Chapter 15 - Knowledge Graphs
Contents
Chapter 15 - Knowledge Graphs#
Authors: John Erol Evangelista
Maintainers: John Erol Evangelista
Version: 0.1
License: CC-BY-NC-SA 4.0
In this section we’ll take a look at knowledge graphs, a popular tool for visualizing and querying the interconnections between multiple entities thus allowing us to discover hidden connections between entities.

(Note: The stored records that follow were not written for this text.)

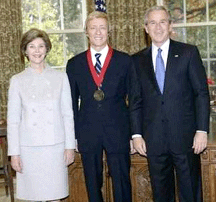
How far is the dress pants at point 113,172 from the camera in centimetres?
327

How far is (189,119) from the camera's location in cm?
314

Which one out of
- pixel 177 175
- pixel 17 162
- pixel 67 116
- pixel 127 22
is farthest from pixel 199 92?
pixel 127 22

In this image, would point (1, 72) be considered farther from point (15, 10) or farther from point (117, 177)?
point (117, 177)

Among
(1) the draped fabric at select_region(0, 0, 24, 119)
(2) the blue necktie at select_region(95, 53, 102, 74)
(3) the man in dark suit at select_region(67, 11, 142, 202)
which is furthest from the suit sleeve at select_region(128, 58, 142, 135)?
(1) the draped fabric at select_region(0, 0, 24, 119)

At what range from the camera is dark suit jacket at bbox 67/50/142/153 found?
3246mm

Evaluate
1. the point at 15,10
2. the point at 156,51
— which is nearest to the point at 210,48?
the point at 15,10

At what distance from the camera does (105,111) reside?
3246 mm

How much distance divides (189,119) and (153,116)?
24 cm

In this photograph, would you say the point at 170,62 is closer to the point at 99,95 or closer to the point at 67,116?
the point at 99,95

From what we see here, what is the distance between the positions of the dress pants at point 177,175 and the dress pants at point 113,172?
0.19 m

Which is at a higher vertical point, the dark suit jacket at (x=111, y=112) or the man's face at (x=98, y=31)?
the man's face at (x=98, y=31)

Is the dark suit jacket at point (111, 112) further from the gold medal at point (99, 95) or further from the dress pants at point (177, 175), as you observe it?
the dress pants at point (177, 175)

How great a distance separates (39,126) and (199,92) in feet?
3.52

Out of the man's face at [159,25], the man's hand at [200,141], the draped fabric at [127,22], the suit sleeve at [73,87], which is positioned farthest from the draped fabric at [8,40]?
the man's hand at [200,141]
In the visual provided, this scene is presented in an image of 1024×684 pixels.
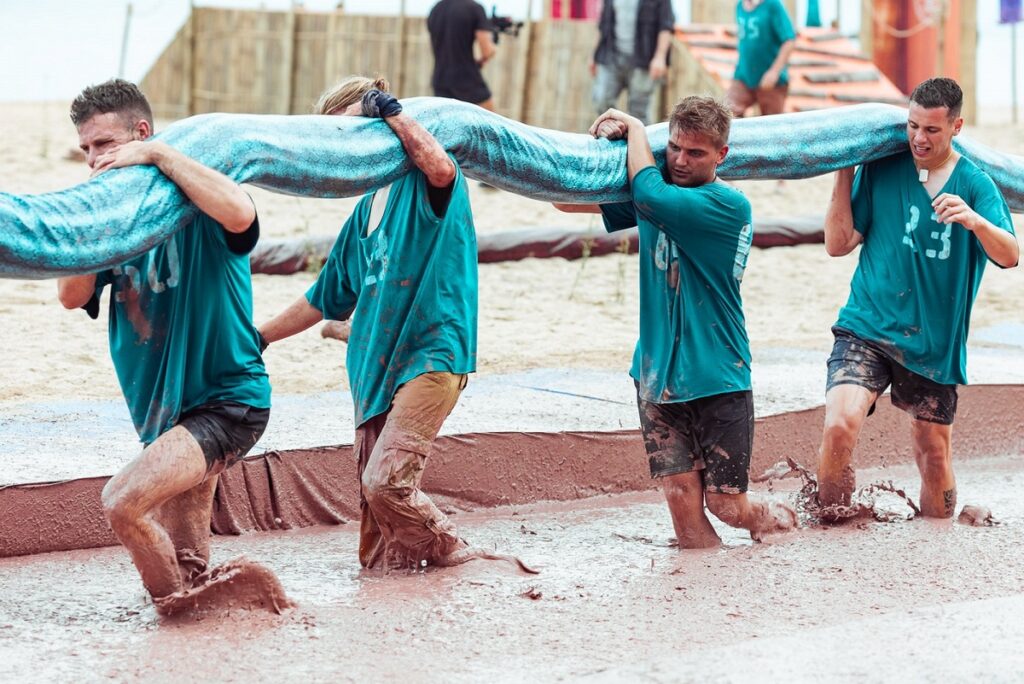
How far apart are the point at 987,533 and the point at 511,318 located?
4986mm

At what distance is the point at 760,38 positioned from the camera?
44.3 feet

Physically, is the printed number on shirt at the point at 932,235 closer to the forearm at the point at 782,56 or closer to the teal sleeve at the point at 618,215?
the teal sleeve at the point at 618,215

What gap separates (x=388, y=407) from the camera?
192 inches

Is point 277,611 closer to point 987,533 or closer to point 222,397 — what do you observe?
point 222,397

Introduction to Databases#
When thinking about the purpose of a database, the first thing that comes to mind is a table of items with a bunch of properties. For example, items in a grocery store could be stored in a database where each record is an item that is up for sale. Such an item has properties such as price, expiration date, quantity, and supplier. Such data can be stored in a table where each item is considered a record in the database. What if you also want to have a table that lists all the suppliers? Such a table may have information about the supplier’s name, website, e-mail, and phone number. Each supplier may also have their own “items” tables listing all the items each supplier sells. If all these tables are organized into a database, we can query the database with questions such as “which supplier sells the cheapest oranges?”, or execute a command such as “if the count of garlic is below 10, order 50 containers from supplier x”. Databases make it easy to keep track of data stored in different related tables, and this makes it easy to query the database to draw information from the multiple tables it contains.
Item |
Price |
Expiration Date |
Quantity |
Supplier |
---|---|---|---|---|
Garlic |
1.79 |
01-23 |
100 |
Veggie Inc |
Onion |
0.99 |
01-23 |
65 |
Veggie Inc |
Cabbage |
1.59 |
12-22 |
50 |
Cabbage Inc |
Orange |
0.99 |
12-22 |
47 |
Cabbage Inc |
The most commonly used databases are considered relational databases. Relational databases store information in tables and provide a query language, namely SQL, to create tables, populate these tables with data, update the data in such tables, and query the data for answers to questions such as “which supplier sells the cheapest oranges?”. This standardized language enables creating, maintaining, and manipulating databases with relative ease. Some of the more popular open source free RDB providers are PostgreSQL, MySQL, MariaDB, which is a fork of MySQL, and SQLite, a lightweight RDB that stores data as files.
The tables below show an example of a relational database that catalogs authors of publications and their collaborations. To store the information in a database, we define three tables: Authors (with the author IDs, names, and institutions) (Table 2); publications (with the paper ID, title, authors, and journal) (Table 3 ); and collaborations (which links two authors and a paper via their respective IDs) (Table 4).
ID |
Name |
Institution |
---|---|---|
1 |
Ryu |
JBU |
2 |
Lana |
JBU |
3 |
Lei |
ZMU |
4 |
Jessie |
YC |
5 |
Jim |
DHU |
ID |
Paper |
Journal |
---|---|---|
1 |
Paper 1 |
Nature |
2 |
Paper 2 |
NAR |
3 |
Paper 3 |
NAR |
Author 1 |
Author 2 |
Paper ID |
---|---|---|
1 |
2 |
2 |
1 |
3 |
2 |
2 |
3 |
2 |
2 |
4 |
1 |
2 |
5 |
1 |
4 |
5 |
1 |
3 |
5 |
3 |
We could otherwise represent the three tables above into one big table line in Table 5 but we can see the issues in data redundancies. Table 2-Table 4 are normalized tables. Normalization is a step done to reduce the issue of data redundancy in relational databases to improve data integrity. In general, we want to avoid many-to-many relationships because these make querying the database problematic. While normalizing a database solves some issues, it may lead to complex queries when joining multiple tables to fetch search results.
Author 1 |
Author 1 Institution |
Author 2 |
Author 2 Institution |
Paper |
Journal |
---|---|---|---|---|---|
Ryu |
JBU |
Lana |
JBU |
Paper 2 |
NAR |
Ryu |
JBU |
Lei |
ZMU |
Paper 2 |
NAR |
Lana |
JBU |
Lei |
ZMU |
Paper 2 |
NAR |
Lana |
JBU |
Jessie |
YC |
Paper 1 |
Nature |
For example, if we want to find which authors have collaborated with Jessie and Lei. Let’s try to do this step-by-step. First, we join the Authors and Collaborations tables based on the Author ID. Once we get the relevant collaboration rows, we can refer back to the Authors table to get the names of those that collaborated with them. We see that both Lana and Jim have collaborated with them. Can you try and identify which papers they have written together? Note that using JOINS can be expensive. This example is a simple demonstration but you can imagine doing this across multiple large tables. The computational cost, as well as the complexity of the query can become a hurdle. To address this, we look at graph databases which are designed to structure the data based on their connections.